Task: Of the entries below, return exactly those lines that fall between the one containing "category: unidentified bird" and the one containing "A: Bos taurus (domestic cow).", the two end lines included.

Excerpted data:
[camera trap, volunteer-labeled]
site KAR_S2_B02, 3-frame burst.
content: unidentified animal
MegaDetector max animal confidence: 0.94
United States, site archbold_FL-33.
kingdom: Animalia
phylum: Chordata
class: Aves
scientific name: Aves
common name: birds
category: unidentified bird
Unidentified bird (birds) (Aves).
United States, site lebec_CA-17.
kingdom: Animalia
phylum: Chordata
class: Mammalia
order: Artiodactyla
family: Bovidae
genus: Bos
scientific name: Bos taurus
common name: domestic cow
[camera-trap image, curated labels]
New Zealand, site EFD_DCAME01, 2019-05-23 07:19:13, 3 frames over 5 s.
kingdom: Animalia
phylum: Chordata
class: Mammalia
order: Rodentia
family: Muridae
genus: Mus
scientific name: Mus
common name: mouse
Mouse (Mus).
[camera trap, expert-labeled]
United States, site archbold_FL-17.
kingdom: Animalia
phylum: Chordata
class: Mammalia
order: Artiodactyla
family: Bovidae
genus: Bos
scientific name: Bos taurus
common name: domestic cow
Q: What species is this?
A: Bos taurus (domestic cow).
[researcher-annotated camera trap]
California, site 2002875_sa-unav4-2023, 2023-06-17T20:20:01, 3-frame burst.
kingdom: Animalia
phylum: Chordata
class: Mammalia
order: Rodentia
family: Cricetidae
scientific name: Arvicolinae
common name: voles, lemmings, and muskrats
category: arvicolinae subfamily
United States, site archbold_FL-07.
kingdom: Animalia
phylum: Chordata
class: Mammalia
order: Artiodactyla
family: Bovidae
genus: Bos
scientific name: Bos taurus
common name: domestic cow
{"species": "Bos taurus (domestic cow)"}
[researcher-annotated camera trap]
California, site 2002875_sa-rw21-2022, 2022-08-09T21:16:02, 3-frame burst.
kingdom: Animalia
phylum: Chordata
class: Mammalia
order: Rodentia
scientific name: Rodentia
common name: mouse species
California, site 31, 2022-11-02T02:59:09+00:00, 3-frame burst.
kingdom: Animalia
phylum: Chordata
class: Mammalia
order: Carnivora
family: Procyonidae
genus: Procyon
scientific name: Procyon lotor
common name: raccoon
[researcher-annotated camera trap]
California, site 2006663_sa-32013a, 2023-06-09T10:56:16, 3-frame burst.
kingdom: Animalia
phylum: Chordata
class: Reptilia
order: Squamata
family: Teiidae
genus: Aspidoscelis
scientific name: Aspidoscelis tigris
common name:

Task solution:
category: unidentified bird
Unidentified bird (birds) (Aves).
United States, site lebec_CA-17.
kingdom: Animalia
phylum: Chordata
class: Mammalia
order: Artiodactyla
family: Bovidae
genus: Bos
scientific name: Bos taurus
common name: domestic cow
[camera-trap image, curated labels]
New Zealand, site EFD_DCAME01, 2019-05-23 07:19:13, 3 frames over 5 s.
kingdom: Animalia
phylum: Chordata
class: Mammalia
order: Rodentia
family: Muridae
genus: Mus
scientific name: Mus
common name: mouse
Mouse (Mus).
[camera trap, expert-labeled]
United States, site archbold_FL-17.
kingdom: Animalia
phylum: Chordata
class: Mammalia
order: Artiodactyla
family: Bovidae
genus: Bos
scientific name: Bos taurus
common name: domestic cow
Q: What species is this?
A: Bos taurus (domestic cow).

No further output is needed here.